В истории культуры столь глубокая, всеобъемлющая, многоаспектная разработка этих проблем — явление беспрецедентное и уникальное. Ни до периода иконоборчества, ни после в течение многих столетий теоретические аспекты изобразительного образа, а в связи с этим и образа художественного вообще, не привлекали такого широкого внимания теоретиков и практиков духовной культуры. Хотя, как мы видели, большой интерес к проблеме образно-символического отображения в самом широком плане возник ещё в период поздней античности, не забывали о ней на протяжении всей истории византийской и поствизантийской культуры, но во всей своей полноте и в приложении к изобразительному искусству она была разработана лишь в период VIII–IX вв.

Трудно переоценить значение святоотеческой теории образа VIII–IX вв. для последующего развития византийской художественной культуры и культур стран восточно-христианского региона. На протяжении всего Средневековья они развивались и функционировали, имея в качестве главного теоретического стержня эту, всесторонне разработанную теорию образа. Ясно, — что далеко (и как правило) не каждый византийский или старославянский мастер знал самую теорию во всех её многообразных нюансах и, работая над каждой иконой, держал её в уме. Такие умудренные мастера (типа Феофана Грека) скорее исключение, чем правило для византийского мира. Теория образа одухотворяла византийское художественное творчество опосредствованно и как бы изнутри. С IX в. она вошла в самую суть православного богословия и, шире, всего византийского миропонимания. Под её влиянием сформировались каноны всех видов византийского искусства, начиная с общего богослужебного канона, включавшего в себя многие виды искусства. Наконец, сам творческий метод византийских мастеров, передававшийся из поколения в поколение, сложился на основе этой теории. Короче, даже те византийские мастера, которые не знали вообще никаких теорий, а только умели писать иконы, да молиться, жили в духовной атмосфере, насыщенной идеями и эйдосами этой теории и внесознательно руководствовались ими в своем творчестве.

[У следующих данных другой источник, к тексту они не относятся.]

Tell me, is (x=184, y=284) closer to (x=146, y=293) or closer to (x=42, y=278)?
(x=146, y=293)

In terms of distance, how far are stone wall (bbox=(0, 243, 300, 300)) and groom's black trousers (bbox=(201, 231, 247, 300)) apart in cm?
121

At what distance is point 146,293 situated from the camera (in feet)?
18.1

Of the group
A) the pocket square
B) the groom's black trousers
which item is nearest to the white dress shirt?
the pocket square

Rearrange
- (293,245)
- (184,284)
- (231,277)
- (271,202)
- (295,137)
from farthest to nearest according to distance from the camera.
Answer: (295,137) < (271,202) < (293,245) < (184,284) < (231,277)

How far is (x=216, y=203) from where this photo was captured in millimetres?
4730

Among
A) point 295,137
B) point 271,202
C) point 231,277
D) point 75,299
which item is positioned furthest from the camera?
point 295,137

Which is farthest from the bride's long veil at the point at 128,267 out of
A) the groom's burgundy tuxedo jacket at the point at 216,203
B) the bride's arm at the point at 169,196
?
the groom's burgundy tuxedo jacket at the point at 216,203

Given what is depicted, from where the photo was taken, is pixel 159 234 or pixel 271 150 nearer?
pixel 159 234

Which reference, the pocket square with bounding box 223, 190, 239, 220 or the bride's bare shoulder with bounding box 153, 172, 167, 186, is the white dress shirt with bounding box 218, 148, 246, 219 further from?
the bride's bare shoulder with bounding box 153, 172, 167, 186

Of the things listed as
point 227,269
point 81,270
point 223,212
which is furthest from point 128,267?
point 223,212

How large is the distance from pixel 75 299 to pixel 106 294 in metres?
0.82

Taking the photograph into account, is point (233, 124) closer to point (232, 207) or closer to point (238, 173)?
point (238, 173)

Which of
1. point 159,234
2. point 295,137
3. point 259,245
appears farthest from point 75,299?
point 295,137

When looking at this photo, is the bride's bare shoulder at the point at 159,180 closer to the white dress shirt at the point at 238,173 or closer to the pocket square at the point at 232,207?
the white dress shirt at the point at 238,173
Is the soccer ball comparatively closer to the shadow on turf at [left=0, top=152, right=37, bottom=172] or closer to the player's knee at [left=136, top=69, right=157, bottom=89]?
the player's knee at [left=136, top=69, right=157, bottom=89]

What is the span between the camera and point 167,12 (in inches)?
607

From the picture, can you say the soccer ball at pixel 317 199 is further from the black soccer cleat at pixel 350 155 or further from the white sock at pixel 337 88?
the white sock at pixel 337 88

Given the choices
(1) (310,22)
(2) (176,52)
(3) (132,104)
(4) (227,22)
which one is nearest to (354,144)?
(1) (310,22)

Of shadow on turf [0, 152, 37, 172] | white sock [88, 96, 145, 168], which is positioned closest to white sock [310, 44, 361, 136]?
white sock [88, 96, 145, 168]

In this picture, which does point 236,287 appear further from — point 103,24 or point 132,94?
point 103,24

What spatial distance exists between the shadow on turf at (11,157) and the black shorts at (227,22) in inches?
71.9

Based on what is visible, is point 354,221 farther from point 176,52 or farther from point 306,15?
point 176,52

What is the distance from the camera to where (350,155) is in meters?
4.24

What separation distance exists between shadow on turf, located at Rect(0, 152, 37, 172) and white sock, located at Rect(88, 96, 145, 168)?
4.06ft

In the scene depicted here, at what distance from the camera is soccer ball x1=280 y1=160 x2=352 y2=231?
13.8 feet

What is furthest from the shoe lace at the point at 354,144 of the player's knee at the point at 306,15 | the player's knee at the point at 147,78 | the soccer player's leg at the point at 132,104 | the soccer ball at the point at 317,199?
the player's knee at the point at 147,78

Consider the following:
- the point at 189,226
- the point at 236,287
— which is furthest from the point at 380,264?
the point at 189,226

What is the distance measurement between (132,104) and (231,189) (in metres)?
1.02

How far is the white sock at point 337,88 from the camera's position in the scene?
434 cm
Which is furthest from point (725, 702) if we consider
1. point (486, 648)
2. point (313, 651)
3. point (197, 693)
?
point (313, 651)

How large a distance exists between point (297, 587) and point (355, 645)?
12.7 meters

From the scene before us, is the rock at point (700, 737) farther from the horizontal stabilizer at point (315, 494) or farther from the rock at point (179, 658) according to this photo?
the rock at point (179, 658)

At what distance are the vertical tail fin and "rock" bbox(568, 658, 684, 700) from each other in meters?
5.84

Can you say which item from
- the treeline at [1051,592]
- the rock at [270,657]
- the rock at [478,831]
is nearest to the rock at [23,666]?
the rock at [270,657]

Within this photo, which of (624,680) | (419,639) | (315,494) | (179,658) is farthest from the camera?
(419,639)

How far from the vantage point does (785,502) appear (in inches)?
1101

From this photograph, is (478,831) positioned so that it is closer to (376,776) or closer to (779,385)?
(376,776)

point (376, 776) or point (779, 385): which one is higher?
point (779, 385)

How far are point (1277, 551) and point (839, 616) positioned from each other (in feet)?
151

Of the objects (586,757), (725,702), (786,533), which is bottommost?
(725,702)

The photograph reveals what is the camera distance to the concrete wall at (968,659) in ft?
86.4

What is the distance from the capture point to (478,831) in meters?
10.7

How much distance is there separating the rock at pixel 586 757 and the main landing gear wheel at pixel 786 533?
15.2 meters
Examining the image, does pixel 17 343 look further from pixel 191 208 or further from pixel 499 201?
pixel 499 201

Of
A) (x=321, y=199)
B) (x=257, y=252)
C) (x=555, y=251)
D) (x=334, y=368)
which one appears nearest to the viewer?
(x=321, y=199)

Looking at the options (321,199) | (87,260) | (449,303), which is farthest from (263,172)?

Византийская теория образа имеет большое значение и как важный этап в истории эстетической мысли. Теоретики изобразительного искусства VIII–IX вв. поставили и попытались решить, отнюдь небезуспешно для своего времени, многие из тех проблем, которые до сих пор являются актуальными в современном искусствознании, эстетике, герменевтике.

В эстетическом зеркале эпохи

Уделив основное внимание проблемам образа, византийцы VIII–IX веков не забывали и о других эстетических проблемах. Традиционная эстетическая категория прекрасного занимает скромное место в трактатах иконопочитателей. Здесь они во многом опираются на идеи ранневизантийских мыслителей и скорее уточняют отдельные положения своих предшественников, чем вносят в них что-либо новое.

К материальной красоте они относятся холодно, хотя и не отрицают её. Иоанн Дамаскин, защищая живописные изображения, призывает иконоборцев не хулить материю, ибо «нет ничего презренного в том, что произошло от Бога» (De imag. I 16). Ссылаясь на библейский авторитет (Быт 1 31), он утверждает, что материя прекрасна (II 13) и недостойна порицания сама по себе. Материальную красоту Иоанн понимает в чисто античных традициях как некое абсолютное совершенство видимого облика. Даже небольшое клеймо на прекрасном лице «уничтожает всю красоту» (I 2). Однако красота человеческого тела совершенно не волнует византийских религиозных мыслителей этого времени. Иоанн Дамаскин, в отличие, например, от Немесия Эмесского, трактат которого он переписывает во многом почти дословно, практически не замечает красоты человеческого тела. Ему чужды восторги Немесия по ее поводу, он обращает внимание только на утилитарную целесообразность всех органов человеческого тела. Даже в парности и симметричности органов чувств он не видит, в отличие от Немесия, ничего эстетического, но рассматривает второй орган (ухо, глаз) лишь как резервный на случай повреждения первого (De fide orth. II 18).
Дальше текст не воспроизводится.